I think this is why some of the changes we’re making at Jubilee make sense, with staff reducing our hours so that we can be sustainable. As one of the pastors here, over the last couple of years I’ll admit I’ve found myself falling into the binary of success vs failure, where success would mean growing to meet the budget we had before COVID, and becoming a spiritual force offering a different way to follow Jesus in America. And that binary, the worry about failing, was a real weight on my shoulders, and I know many of yours too, which I’ll acknowledge is ironic given many of the messages I’ve preached to you over that time. Ultimately, within that binary, success meant we got to keep going, while failure would mean we wouldn’t. But in praying and talking through these changes, I think the Spirit’s been showing us that that doesn’t have to be true, that there might be new possibilities in emptying ourselves rather than trying to hold on to what was at all costs. There’s freedom in not having to stretch 200 denarii, but choosing instead to share to loaves and fishes that we have with us. There’s freedom, and there’s untapped abundance there. Not just the abundance of money but the abundance of solidarity as we continue to grow together and take care of each other in our struggles and exercising our gifts.

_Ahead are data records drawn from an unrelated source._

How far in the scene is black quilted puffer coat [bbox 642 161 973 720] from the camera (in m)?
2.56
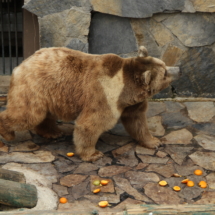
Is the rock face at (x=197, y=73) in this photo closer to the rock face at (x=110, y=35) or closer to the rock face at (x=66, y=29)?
the rock face at (x=110, y=35)

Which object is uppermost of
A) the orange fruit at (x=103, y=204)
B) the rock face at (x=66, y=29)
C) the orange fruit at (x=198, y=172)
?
the rock face at (x=66, y=29)

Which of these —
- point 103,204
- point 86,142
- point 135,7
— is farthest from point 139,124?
point 135,7

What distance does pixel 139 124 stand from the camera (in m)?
5.71

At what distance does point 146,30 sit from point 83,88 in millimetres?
2150

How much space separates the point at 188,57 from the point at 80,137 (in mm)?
2754

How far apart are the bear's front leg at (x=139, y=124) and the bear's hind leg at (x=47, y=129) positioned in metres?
1.08

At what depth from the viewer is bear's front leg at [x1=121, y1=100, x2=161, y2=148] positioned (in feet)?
18.4

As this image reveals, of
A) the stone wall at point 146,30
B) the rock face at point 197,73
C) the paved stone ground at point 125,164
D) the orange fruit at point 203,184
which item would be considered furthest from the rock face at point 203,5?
the orange fruit at point 203,184

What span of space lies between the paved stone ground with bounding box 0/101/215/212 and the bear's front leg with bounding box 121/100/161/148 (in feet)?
0.41

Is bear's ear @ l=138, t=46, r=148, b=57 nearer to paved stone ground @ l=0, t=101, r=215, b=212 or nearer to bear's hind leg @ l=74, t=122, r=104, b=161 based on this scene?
bear's hind leg @ l=74, t=122, r=104, b=161

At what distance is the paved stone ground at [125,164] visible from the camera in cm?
457

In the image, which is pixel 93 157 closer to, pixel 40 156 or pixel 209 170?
pixel 40 156

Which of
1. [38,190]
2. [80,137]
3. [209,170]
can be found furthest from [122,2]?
[38,190]

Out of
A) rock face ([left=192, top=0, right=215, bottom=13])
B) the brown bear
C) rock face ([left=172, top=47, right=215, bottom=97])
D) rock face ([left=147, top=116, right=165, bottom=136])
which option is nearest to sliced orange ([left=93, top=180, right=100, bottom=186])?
the brown bear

In September, we’ll celebrate our 5th anniversary as a church. By all accounts, Ephesus Baptist Church should’ve become condos or a right wing shop, but Jubilee started here. And Jubilee should’ve run out of funds two and a half years ago. But we’re still going. We’ve been through scandal and COVID and found life in the midst of it and kept going. We have so many testimonies here of grace making a way where there was no way, of turning narrowing circumstances into opportunities.


I pray for more of the testimonies in this community and in all of our lives. If eternity can occupy a moment, if infinity can open up in a crumb of bread, then we don’t have to accept Herod’s flattened out world; the depths of the Spirit are all around us, offering rest and communion together. Amen.